The settlement is valued at $1.65 million, and provides back wages and other monetary relief for class members of Asian descent who were applicants to three positions advertised by Palantir between January 1, 2010 and June 30, 2011.
The complaint stemmed from three positions that were advertised, presumably for which Asian applicants were appropriately qualified but from which they were systematically shut out, or so it was alleged. The OFCCP conducted an investigation and mandated conciliation between the two parties. After conciliation failed, the OFCCP launched a formal compliance lawsuit against Palantir, which is based in Palo Alto and specializes in data analysis.
Palantir has gone on record as denying the allegations, and is reported to have provided to the US Department of Labor documentation and alternate statistical data that demonstrated, according to Palantir, that the process used in the hiring protocols for the three positions in question carried no adverse impact of any kind toward Asian candidates.
However, in an effort to avoid continuing litigation and costs, Palantir agreed to settle, according to a settlement decree released earlier this week.
“In the interests of avoiding the costs, risks and uncertainties of continued litigation of the above-captioned matter, OFCCP and Palantir hereby agree to the terms of this consent decree,” both parties said in the decree.

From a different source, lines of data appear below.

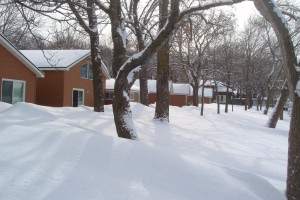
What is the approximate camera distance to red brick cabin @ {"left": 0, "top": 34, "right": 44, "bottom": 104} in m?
20.4

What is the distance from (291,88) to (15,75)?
1922 cm

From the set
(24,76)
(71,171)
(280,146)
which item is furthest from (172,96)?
(71,171)

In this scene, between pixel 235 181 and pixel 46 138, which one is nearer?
pixel 235 181

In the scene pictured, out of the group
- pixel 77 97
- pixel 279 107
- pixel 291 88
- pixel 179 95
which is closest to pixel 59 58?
pixel 77 97

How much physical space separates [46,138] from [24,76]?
1771 cm

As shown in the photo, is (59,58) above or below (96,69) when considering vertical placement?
Result: above

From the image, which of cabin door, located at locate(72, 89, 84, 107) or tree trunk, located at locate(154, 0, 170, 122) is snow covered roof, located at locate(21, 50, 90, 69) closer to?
cabin door, located at locate(72, 89, 84, 107)

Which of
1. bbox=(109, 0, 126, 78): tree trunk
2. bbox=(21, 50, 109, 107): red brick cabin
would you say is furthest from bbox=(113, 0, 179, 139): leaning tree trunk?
bbox=(21, 50, 109, 107): red brick cabin

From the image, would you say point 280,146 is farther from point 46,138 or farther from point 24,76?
point 24,76

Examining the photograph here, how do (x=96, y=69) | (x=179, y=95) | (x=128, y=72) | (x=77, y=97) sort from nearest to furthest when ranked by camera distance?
1. (x=128, y=72)
2. (x=96, y=69)
3. (x=77, y=97)
4. (x=179, y=95)

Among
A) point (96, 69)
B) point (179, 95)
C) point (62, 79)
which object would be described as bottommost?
point (179, 95)

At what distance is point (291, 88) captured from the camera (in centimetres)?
533

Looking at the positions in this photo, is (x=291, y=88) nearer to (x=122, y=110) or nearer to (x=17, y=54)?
(x=122, y=110)

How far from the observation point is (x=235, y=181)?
5.34 m
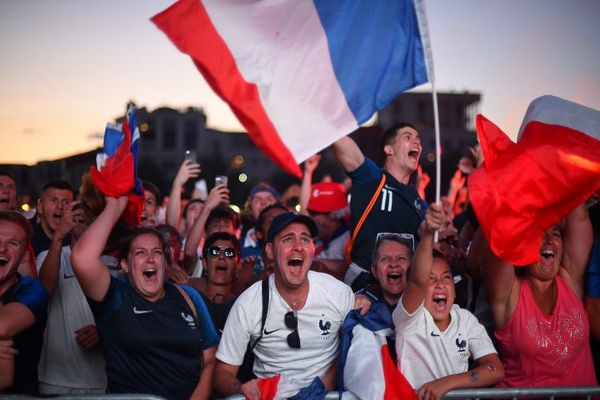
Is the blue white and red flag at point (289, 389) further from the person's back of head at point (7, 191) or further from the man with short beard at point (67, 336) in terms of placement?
the person's back of head at point (7, 191)

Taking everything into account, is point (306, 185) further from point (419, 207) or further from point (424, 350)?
point (424, 350)

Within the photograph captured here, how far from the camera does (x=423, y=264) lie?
4.36 m

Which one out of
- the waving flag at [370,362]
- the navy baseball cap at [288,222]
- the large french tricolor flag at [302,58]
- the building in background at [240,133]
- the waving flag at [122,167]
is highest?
the building in background at [240,133]

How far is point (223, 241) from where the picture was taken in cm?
622

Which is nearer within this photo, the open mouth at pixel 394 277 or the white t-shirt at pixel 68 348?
the open mouth at pixel 394 277

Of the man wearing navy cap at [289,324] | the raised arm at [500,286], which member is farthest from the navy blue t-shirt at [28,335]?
the raised arm at [500,286]

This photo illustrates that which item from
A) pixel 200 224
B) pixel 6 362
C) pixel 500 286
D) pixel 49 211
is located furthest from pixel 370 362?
pixel 49 211

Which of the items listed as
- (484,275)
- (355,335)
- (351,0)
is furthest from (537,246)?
(351,0)

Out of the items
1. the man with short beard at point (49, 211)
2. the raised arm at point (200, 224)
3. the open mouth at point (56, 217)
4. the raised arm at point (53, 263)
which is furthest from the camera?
the raised arm at point (200, 224)

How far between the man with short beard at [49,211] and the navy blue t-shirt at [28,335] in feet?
5.12

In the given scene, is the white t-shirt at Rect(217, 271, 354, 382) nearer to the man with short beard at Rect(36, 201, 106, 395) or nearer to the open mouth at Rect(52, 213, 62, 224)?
the man with short beard at Rect(36, 201, 106, 395)

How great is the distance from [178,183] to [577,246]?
13.7ft

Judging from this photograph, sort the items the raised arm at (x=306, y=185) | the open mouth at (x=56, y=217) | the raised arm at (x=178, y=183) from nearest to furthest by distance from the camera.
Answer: the open mouth at (x=56, y=217) < the raised arm at (x=178, y=183) < the raised arm at (x=306, y=185)

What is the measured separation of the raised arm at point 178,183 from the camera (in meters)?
7.60
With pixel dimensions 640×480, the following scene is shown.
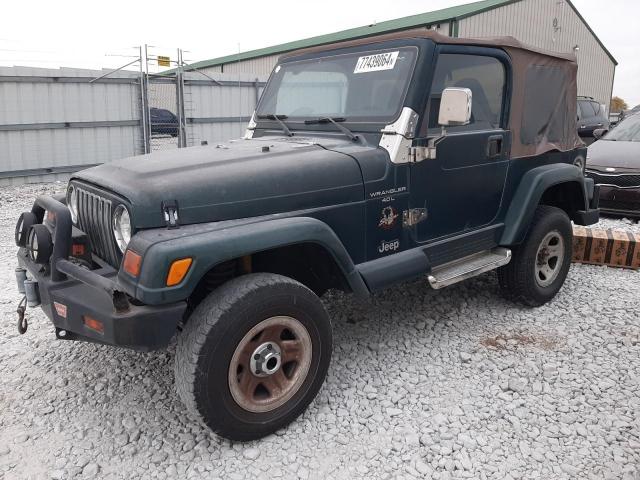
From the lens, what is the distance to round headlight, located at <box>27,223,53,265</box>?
2.91 metres

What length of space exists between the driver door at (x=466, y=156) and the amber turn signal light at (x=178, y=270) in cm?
159

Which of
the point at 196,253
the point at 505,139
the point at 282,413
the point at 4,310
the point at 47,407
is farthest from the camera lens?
the point at 4,310

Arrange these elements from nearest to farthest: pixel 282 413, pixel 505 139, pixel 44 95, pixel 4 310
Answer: pixel 282 413 < pixel 505 139 < pixel 4 310 < pixel 44 95

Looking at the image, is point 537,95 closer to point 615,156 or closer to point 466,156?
point 466,156

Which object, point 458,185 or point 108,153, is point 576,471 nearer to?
point 458,185

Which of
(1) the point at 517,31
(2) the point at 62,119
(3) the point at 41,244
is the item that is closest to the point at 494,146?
(3) the point at 41,244

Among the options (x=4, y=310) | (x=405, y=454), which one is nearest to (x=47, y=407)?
(x=4, y=310)

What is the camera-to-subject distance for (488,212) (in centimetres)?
409

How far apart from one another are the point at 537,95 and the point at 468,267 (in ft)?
5.16

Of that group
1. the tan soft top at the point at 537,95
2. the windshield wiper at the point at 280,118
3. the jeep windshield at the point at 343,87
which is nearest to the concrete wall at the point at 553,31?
the tan soft top at the point at 537,95

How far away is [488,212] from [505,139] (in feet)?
1.79

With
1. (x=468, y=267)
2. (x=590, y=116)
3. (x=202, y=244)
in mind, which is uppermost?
(x=590, y=116)

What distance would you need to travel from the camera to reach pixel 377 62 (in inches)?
142

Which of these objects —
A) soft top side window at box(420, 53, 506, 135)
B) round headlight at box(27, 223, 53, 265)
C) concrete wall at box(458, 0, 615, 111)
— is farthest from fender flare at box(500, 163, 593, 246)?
concrete wall at box(458, 0, 615, 111)
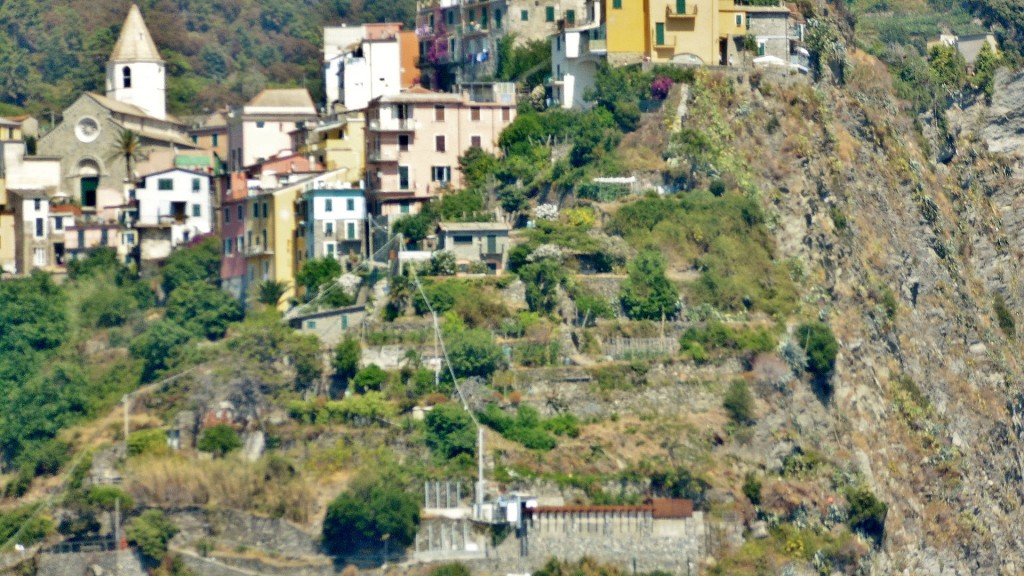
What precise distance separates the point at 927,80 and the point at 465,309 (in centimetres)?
2620

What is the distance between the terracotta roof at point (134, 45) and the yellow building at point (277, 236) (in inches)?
633

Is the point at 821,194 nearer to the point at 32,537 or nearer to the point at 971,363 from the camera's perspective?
the point at 971,363

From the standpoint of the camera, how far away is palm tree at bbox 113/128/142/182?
306ft

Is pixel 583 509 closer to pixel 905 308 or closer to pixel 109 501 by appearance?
pixel 109 501

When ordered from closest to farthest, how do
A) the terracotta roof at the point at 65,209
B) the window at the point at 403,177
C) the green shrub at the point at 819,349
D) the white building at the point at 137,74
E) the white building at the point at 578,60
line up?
the green shrub at the point at 819,349 → the window at the point at 403,177 → the white building at the point at 578,60 → the terracotta roof at the point at 65,209 → the white building at the point at 137,74

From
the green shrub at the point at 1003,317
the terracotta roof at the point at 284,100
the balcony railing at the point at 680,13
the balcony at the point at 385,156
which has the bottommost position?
the green shrub at the point at 1003,317

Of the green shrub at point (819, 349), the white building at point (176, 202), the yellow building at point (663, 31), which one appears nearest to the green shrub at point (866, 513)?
the green shrub at point (819, 349)

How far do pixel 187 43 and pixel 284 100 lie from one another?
22.7m

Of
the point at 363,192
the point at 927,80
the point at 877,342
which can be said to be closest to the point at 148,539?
the point at 363,192

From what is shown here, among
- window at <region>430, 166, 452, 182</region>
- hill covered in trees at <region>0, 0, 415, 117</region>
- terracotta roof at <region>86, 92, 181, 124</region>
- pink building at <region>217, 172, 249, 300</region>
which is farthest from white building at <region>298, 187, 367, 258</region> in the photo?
hill covered in trees at <region>0, 0, 415, 117</region>

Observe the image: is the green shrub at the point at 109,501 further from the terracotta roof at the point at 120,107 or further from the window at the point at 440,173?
the terracotta roof at the point at 120,107

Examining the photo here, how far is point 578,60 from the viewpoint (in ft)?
288

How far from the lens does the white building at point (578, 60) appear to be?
87188 mm

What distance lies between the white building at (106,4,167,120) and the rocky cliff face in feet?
70.9
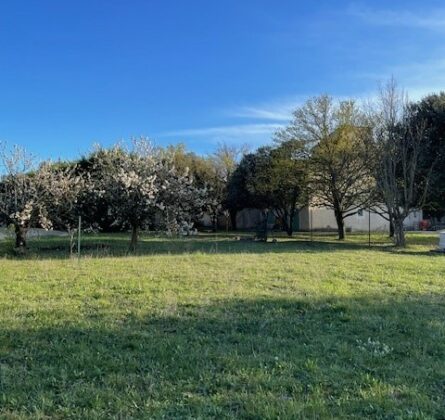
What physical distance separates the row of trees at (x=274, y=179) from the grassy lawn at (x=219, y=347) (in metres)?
8.06

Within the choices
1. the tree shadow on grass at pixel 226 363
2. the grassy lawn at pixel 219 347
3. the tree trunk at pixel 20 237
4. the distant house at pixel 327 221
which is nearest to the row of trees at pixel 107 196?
the tree trunk at pixel 20 237

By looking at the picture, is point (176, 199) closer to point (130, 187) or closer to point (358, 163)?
point (130, 187)

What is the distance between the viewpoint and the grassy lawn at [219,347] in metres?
3.83

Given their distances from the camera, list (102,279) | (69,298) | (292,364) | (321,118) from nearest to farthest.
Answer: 1. (292,364)
2. (69,298)
3. (102,279)
4. (321,118)

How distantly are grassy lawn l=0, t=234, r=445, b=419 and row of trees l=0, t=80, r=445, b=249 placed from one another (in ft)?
26.5

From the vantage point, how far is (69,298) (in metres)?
7.67

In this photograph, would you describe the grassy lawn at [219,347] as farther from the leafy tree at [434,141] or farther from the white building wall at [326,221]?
the white building wall at [326,221]

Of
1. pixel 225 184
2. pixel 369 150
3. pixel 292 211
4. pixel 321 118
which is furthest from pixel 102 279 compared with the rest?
pixel 225 184

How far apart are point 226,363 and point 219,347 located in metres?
0.53

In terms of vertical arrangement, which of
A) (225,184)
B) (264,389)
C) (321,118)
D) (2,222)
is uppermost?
(321,118)

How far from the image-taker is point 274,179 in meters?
29.7

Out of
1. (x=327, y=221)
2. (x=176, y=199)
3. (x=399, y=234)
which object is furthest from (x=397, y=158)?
(x=327, y=221)

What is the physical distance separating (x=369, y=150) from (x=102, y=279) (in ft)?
59.4

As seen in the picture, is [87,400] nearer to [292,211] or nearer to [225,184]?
[292,211]
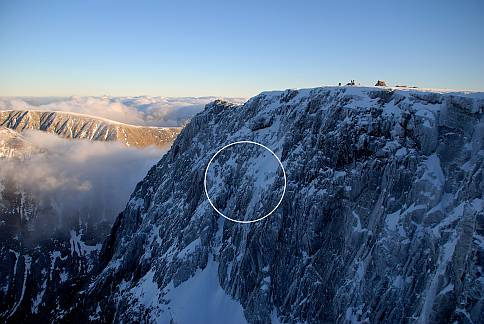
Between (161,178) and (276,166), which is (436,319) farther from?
(161,178)

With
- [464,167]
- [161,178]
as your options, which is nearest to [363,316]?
[464,167]

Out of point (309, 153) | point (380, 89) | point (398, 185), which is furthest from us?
point (309, 153)

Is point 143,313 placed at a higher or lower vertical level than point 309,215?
lower

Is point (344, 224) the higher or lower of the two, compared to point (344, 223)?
lower
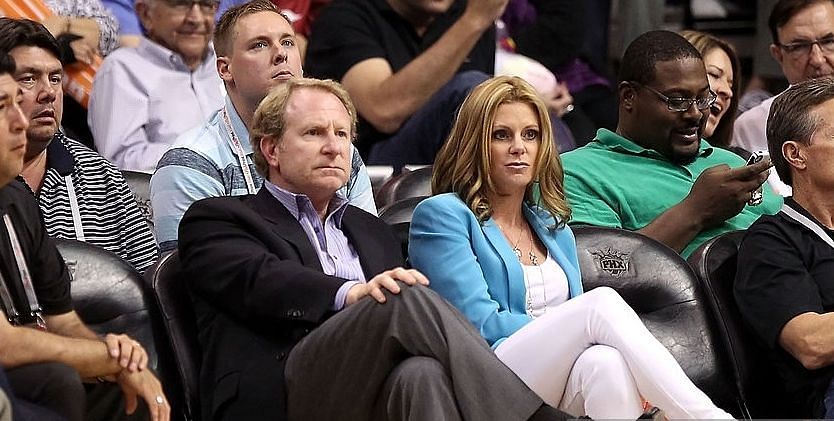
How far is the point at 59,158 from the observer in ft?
13.9

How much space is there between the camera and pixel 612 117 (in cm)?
640

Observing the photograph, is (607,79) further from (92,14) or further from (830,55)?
(92,14)

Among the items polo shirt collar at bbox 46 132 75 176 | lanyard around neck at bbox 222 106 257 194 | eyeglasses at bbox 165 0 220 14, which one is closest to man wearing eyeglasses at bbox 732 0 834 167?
eyeglasses at bbox 165 0 220 14

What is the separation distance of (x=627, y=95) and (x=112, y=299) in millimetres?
1803

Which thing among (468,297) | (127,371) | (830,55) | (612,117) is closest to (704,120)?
(830,55)

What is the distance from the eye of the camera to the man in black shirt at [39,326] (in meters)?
3.12

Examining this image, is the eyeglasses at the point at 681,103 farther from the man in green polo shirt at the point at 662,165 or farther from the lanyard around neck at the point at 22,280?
the lanyard around neck at the point at 22,280

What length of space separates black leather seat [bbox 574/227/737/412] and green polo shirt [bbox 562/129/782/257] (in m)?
0.38

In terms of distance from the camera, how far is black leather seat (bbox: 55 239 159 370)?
3.62 metres

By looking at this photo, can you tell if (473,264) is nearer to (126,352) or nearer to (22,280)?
(126,352)

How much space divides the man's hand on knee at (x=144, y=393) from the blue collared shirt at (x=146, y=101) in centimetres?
184

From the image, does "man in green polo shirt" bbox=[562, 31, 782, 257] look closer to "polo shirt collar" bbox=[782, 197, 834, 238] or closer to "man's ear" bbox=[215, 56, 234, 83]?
"polo shirt collar" bbox=[782, 197, 834, 238]

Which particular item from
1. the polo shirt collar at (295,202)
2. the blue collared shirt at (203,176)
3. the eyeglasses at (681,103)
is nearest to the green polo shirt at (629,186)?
the eyeglasses at (681,103)

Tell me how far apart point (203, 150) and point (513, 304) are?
3.06 ft
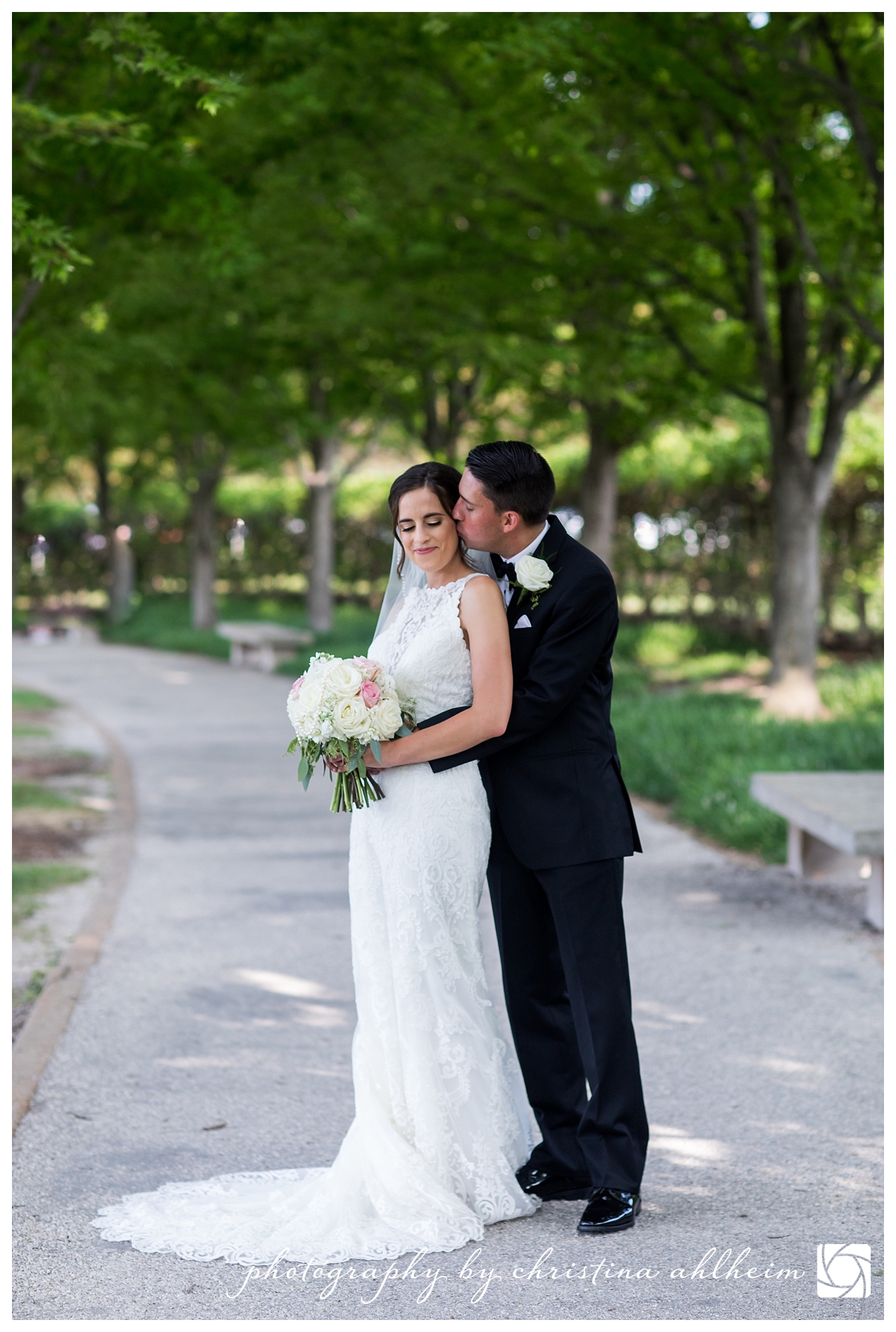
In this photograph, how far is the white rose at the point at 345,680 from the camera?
138 inches

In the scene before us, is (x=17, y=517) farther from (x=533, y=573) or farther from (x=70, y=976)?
(x=533, y=573)

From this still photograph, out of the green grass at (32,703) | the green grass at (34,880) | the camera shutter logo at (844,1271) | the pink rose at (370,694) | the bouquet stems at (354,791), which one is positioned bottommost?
the camera shutter logo at (844,1271)

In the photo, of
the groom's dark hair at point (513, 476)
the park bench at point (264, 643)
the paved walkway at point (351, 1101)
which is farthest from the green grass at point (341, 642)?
the groom's dark hair at point (513, 476)

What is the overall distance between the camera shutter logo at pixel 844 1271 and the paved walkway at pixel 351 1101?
27mm

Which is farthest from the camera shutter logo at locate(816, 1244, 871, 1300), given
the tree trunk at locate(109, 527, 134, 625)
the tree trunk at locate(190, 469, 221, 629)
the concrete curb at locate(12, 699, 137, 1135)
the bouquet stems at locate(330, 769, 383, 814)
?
the tree trunk at locate(109, 527, 134, 625)

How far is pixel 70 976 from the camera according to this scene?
5.96m

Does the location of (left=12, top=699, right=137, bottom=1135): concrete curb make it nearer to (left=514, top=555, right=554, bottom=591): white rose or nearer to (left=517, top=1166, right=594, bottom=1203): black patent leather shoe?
(left=517, top=1166, right=594, bottom=1203): black patent leather shoe

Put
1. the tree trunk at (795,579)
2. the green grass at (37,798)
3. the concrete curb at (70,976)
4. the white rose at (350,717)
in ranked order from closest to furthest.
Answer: the white rose at (350,717) < the concrete curb at (70,976) < the green grass at (37,798) < the tree trunk at (795,579)

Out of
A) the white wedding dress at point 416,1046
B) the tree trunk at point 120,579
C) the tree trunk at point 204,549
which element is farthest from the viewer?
the tree trunk at point 120,579

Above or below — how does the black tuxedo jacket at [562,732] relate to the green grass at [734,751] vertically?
above

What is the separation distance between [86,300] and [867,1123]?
9.07 m

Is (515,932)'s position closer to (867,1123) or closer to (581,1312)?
(581,1312)

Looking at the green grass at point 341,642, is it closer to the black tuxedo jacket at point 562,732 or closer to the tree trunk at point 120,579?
the tree trunk at point 120,579

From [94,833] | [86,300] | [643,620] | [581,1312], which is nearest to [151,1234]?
[581,1312]
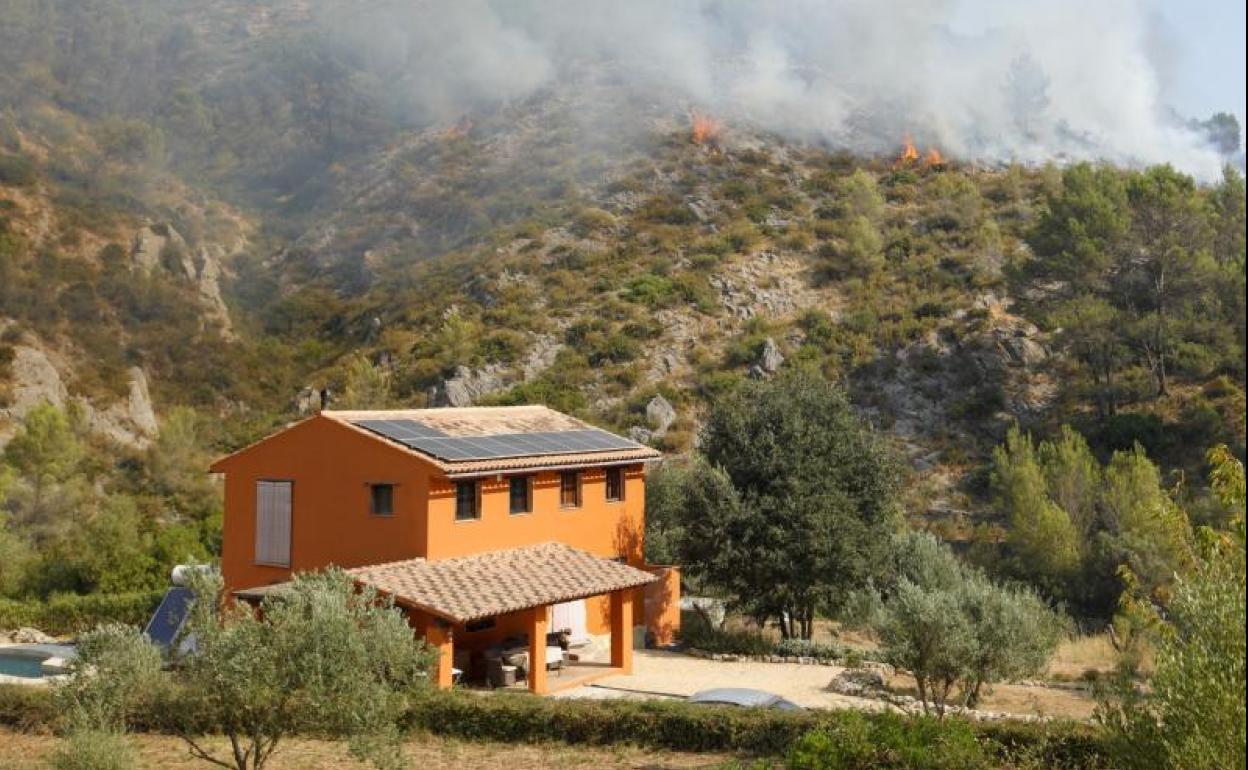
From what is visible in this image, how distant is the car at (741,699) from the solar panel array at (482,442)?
7.48m

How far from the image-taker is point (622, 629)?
78.4 ft

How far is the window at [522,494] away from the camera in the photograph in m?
25.9

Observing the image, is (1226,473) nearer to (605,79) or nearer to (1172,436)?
(1172,436)

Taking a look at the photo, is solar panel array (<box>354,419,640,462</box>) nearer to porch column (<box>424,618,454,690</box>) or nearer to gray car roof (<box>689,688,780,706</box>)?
porch column (<box>424,618,454,690</box>)

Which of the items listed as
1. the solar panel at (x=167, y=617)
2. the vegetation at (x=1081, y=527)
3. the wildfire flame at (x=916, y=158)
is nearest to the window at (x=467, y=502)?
the solar panel at (x=167, y=617)

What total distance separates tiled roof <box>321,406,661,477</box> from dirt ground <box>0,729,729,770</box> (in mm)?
6922

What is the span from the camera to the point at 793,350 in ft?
180

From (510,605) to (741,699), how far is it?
15.0 feet

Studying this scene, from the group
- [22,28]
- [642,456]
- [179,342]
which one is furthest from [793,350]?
[22,28]

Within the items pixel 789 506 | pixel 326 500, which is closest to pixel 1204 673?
pixel 789 506

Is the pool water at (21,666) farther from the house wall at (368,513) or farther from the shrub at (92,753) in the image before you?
the shrub at (92,753)

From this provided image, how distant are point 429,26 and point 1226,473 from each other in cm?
11408

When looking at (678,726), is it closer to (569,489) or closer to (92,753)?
(92,753)

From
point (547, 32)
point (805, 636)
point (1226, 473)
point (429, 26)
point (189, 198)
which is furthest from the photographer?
point (429, 26)
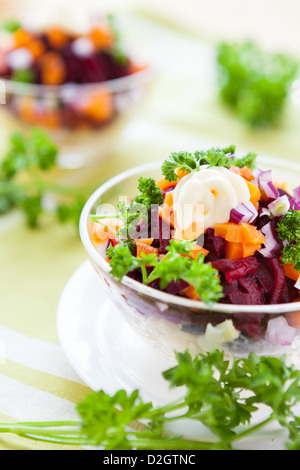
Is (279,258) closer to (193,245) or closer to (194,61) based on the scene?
(193,245)

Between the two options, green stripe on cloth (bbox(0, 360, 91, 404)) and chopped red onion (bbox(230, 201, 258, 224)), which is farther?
green stripe on cloth (bbox(0, 360, 91, 404))

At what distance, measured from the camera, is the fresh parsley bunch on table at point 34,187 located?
2918 millimetres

The three jobs in question were: front-end quality assurance engineer, software engineer and quality assurance engineer intern. The settlement decree requires Palantir to extend job offers to at least eight class members who meet requirements of the support engineer and software engineer jobs as positions become available. Those offers are to be extended until four class members are hired into each position, or until the list of class members interested in employment opportunities at the company are depleted.
“We appreciate Palantir working with us to resolve these issues,” OFCCP acting Director Thomas Dowd said in a statement issued April 25 following the release of settlement details resolving the compliance lawsuit. “Together, we will ensure that the company complies with equal employment opportunity laws in its recruitment, hiring and other employment practices.”
The compliance lawsuit is Office of Federal Contract Compliance Programs v. Palantir Technologies Inc., Case No. 16-ofc-00009, before the US Department of Labor Office of Administrative Law Judges.